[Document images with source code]

● ● ● ● ●

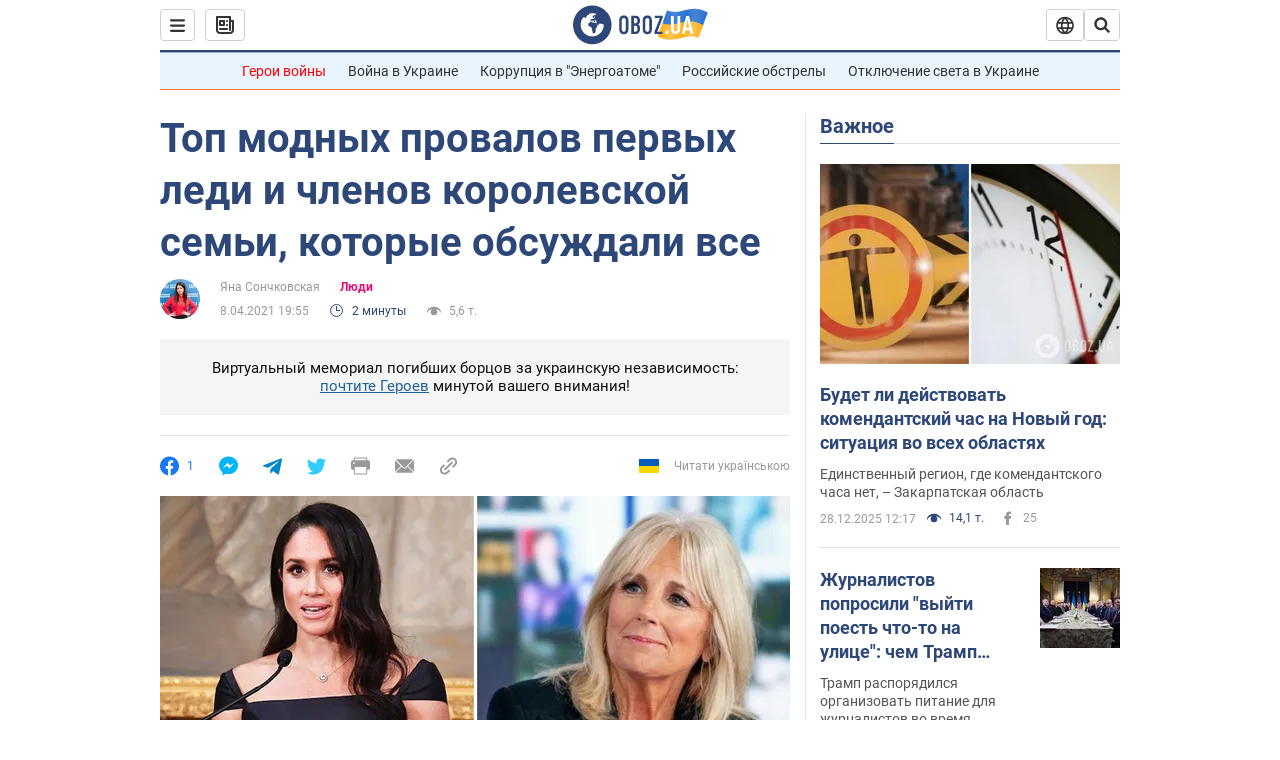

--- FILE ---
content_type: application/x-javascript; charset=utf-8
request_url: https://servicer.idealmedia.io/1418748/1?nocmp=1&sessionId=6951bbae-02ad4&sessionPage=1&sessionNumberWeek=1&sessionNumber=1&scale_metric_1=64.00&scale_metric_2=256.00&scale_metric_3=100.00&cbuster=1766964142773579490640&pvid=d4969c7c-21f8-4cd1-92bb-349dd16e6e01&implVersion=11&lct=1763555100&mp4=1&ap=1&consentStrLen=0&wlid=e8bcacad-6680-4a51-b6b9-113ff00e7a4c&uniqId=0c3d9&niet=4g&nisd=false&evt=%5B%7B%22event%22%3A1%2C%22methods%22%3A%5B1%2C2%5D%7D%2C%7B%22event%22%3A2%2C%22methods%22%3A%5B1%2C2%5D%7D%5D&pv=5&jsv=es6&dpr=1&hashCommit=cbd500eb&apt=2021-04-08T19%3A55%3A00&tfre=3875&w=0&h=1&tl=150&tlp=1&sz=0x1&szp=1&szl=1&cxurl=https%3A%2F%2Fnews.obozrevatel.com%2Fshow%2Fpeople%2Fglavnyie-modnyie-provalyi-monarhin-i-pervyih-ledi-kotoryie-obsuzhdali-sotsseti.htm&ref=&lu=https%3A%2F%2Fnews.obozrevatel.com%2Fshow%2Fpeople%2Fglavnyie-modnyie-provalyi-monarhin-i-pervyih-ledi-kotoryie-obsuzhdali-sotsseti.htm
body_size: 906
content:
var _mgq=_mgq||[];
_mgq.push(["IdealmediaLoadGoods1418748_0c3d9",[
["nv.ua","11931179","1","Удивлены? Какя часть россиян хочет продолжения войны","Доля граждан России, которые считают необходимым продолжать военные действия против Украины...","0","","","","YFsoYorgNxoKyUqXd9ipeebUsWsrzO0GL-bDJnPhSZ_KRN-gZzf4rT-otdviCEQJJP9NESf5a0MfIieRFDqB_Kldt0JdlZKDYLbkLtP-Q-XFkF8NhUZEavlus5jfYX8E",{"i":"https://s-img.idealmedia.io/n/11931179/45x45/359x149x635x635/aHR0cDovL2ltZ2hvc3RzLmNvbS90LzIwMjUtMTIvNDI1OTc3L2IzMWUxNjgwYjk0Y2M2YzNhOTE2MTFkYmVhMzRiMThiLmpwZw.webp?v=1766964142-C46dKuyDyQiKpwhhWC5sARsTvCpFI-DXekFxjEOQ_Hw","l":"https://clck.idealmedia.io/pnews/11931179/i/1298901/pp/1/1?h=YFsoYorgNxoKyUqXd9ipeebUsWsrzO0GL-bDJnPhSZ_KRN-gZzf4rT-otdviCEQJJP9NESf5a0MfIieRFDqB_Kldt0JdlZKDYLbkLtP-Q-XFkF8NhUZEavlus5jfYX8E&utm_campaign=obozrevatel.com&utm_source=obozrevatel.com&utm_medium=referral&rid=1026d124-e444-11f0-99a6-c4cbe1e3eca4&tt=Direct&att=3&afrd=296&iv=11&ct=1&gdprApplies=0&muid=pbsmsNh1oCmf&st=-300&mp4=1&h2=RGCnD2pppFaSHdacZpvmnoTb7XFiyzmF87A5iRFByjsgNjusZyjGo1rMnMT1hEiOhumDt6a8mN7o5CH77ZLjIg**","adc":[],"sdl":0,"dl":"","category":"Общество","dbbr":0,"bbrt":0,"type":"e","media-type":"static","clicktrackers":[],"cta":"Читати далі","cdt":"","eventtrackers":[{"url":"https://servicer.idealmedia.io/evt?t=i","method":1,"event":1},{"url":"https://servicer.idealmedia.io/evt?t=j","method":2,"event":1},{"url":"https://servicer.idealmedia.io/evt?t=i\u0026r=1","method":1,"event":2},{"url":"https://servicer.idealmedia.io/evt?t=j\u0026r=1","method":2,"event":2}],"tri":"1026e782-e444-11f0-99a6-c4cbe1e3eca4","crid":"11931179"}],],
{"awc":{},"dt":"desktop","ts":"","tt":"Direct","isBot":1,"h2":"RGCnD2pppFaSHdacZpvmnoTb7XFiyzmF87A5iRFByjsgNjusZyjGo1rMnMT1hEiOhumDt6a8mN7o5CH77ZLjIg**","ats":0,"rid":"1026d124-e444-11f0-99a6-c4cbe1e3eca4","pvid":"d4969c7c-21f8-4cd1-92bb-349dd16e6e01","iv":11,"brid":32,"muidn":"pbsmsNh1oCmf","dnt":2,"cv":2,"afrd":296,"consent":true,"adv_src_id":39175}]);
_mgqp();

● ● ● ● ●

### What you should do
Only the lines from the start of the records to the line with "content_type: application/x-javascript; charset=utf-8" belong in the copy. Print them exactly, minus pictures.

### Solution to the exercise
--- FILE ---
content_type: application/x-javascript; charset=utf-8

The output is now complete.